• **SELECTION**
....................

# Liberty Movement > Liberty Campaigns >  Gary Johnson's 2012 GOP Primary Opponents

## free.alive

If Obama wins, then Gary Johnson will run for President in the GOP in 2012, so says Tom Woods. Great! But who's the competition going to be?

The GOP, on the local, state and even national level will be a shambles after this election, unless McCain pulls something out of his ass quick. This will be our best opportunity to change this party. In the meantime, we need to be building the party, getting 2010 congressional, and state-wide candidates to win, and solidifying our position within the party. 

All this leads to us giving Gary Johnson early support, money, enthusiasm and access in the 2012 primaries (actually 2011). We need to be prepared by January of that year. Therefore the reorganization meetings in December of 2010 are crucial for us. We need to take a majority of leadership by Jan 1 2011, or we're screwed. 

So who will Johnson, and by proxy - we, be up against in the primaries? Here's a list of potentials I've gotten from a few other threads elsewhere on the web:

Bobby Jindal - LA
Mike Huckabee - AR
Mitt Romney - MA
Rudy Guiliani - NY
Mark Sanford - SC
Tim Pawlenty - MN
Sarah Palin - AK
Butch Otter - ID
Michael Steele - MD
John Hoeven - SD
Richard Burr - NC
Jon Huntsman - UT
Charlie Crist - FL
Jeb Bush - FL
Mike Pence - IN
John Thune - SD
Haley Barbour - MS
Newt Gingrich - GA 

Yes, this is wild speculation. Wild... Nevertheless, we need to be prepared. Now's a good time to start!

----------


## Jeremy

Sarah Palin? lol... why would she run?

----------


## free.alive

Hey - 

I'm just cutting and pasting and throwing names out there...

----------


## free.alive

Honestly, 

I think Crist, Jindal and Palin will be somewhere in DC in the future, but I think they'll all run again for their second terms as governor, not for president in 2012

----------


## Slist

I know this would be weird.. but could we run with TWO candidates into the primaries? In the primary debates, this would double the time our message would get out.

Probably it would not be feasible since grassroots could hardly focus on two candidates... but if it was possible, it would be great...

....................

• **RECORDS TO PROCESS**
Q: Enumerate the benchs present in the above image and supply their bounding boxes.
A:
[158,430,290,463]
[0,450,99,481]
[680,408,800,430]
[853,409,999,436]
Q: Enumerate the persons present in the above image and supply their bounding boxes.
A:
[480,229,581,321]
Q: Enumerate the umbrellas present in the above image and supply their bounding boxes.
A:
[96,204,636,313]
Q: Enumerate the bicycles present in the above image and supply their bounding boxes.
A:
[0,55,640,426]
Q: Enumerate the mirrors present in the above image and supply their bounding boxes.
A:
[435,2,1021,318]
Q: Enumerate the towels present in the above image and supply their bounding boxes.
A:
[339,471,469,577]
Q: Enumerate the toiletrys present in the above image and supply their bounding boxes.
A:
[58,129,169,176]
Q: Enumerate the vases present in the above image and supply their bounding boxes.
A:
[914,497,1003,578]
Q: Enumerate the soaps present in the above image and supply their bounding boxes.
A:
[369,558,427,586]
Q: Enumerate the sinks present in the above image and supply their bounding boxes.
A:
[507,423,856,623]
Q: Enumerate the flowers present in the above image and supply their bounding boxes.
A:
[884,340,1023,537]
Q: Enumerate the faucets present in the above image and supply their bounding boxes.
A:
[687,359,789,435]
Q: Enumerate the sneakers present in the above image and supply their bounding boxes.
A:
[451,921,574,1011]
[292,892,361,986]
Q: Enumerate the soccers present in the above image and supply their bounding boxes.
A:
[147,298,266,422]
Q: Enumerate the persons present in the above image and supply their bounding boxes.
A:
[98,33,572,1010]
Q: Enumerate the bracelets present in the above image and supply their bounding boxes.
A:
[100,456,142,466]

....................

• **PROBLEMS TO SOLVE**
1. Name every distinct username that posts in the forum thread, giving each one only once.
2. Please put the lines of the listing into a JSON list of strings, one string per line and no blank lines. Begin at the first line of the listing and stop after the line that contains "[480,229,581,321]".
The listing has no connection to the forum thread.

• **ANSWER LIST**
1. free.alive, Jeremy, Slist

2.
[
  "Q: Enumerate the benchs present in the above image and supply their bounding boxes.",
  "A:",
  "[158,430,290,463]",
  "[0,450,99,481]",
  "[680,408,800,430]",
  "[853,409,999,436]",
  "Q: Enumerate the persons present in the above image and supply their bounding boxes.",
  "A:",
  "[480,229,581,321]"
]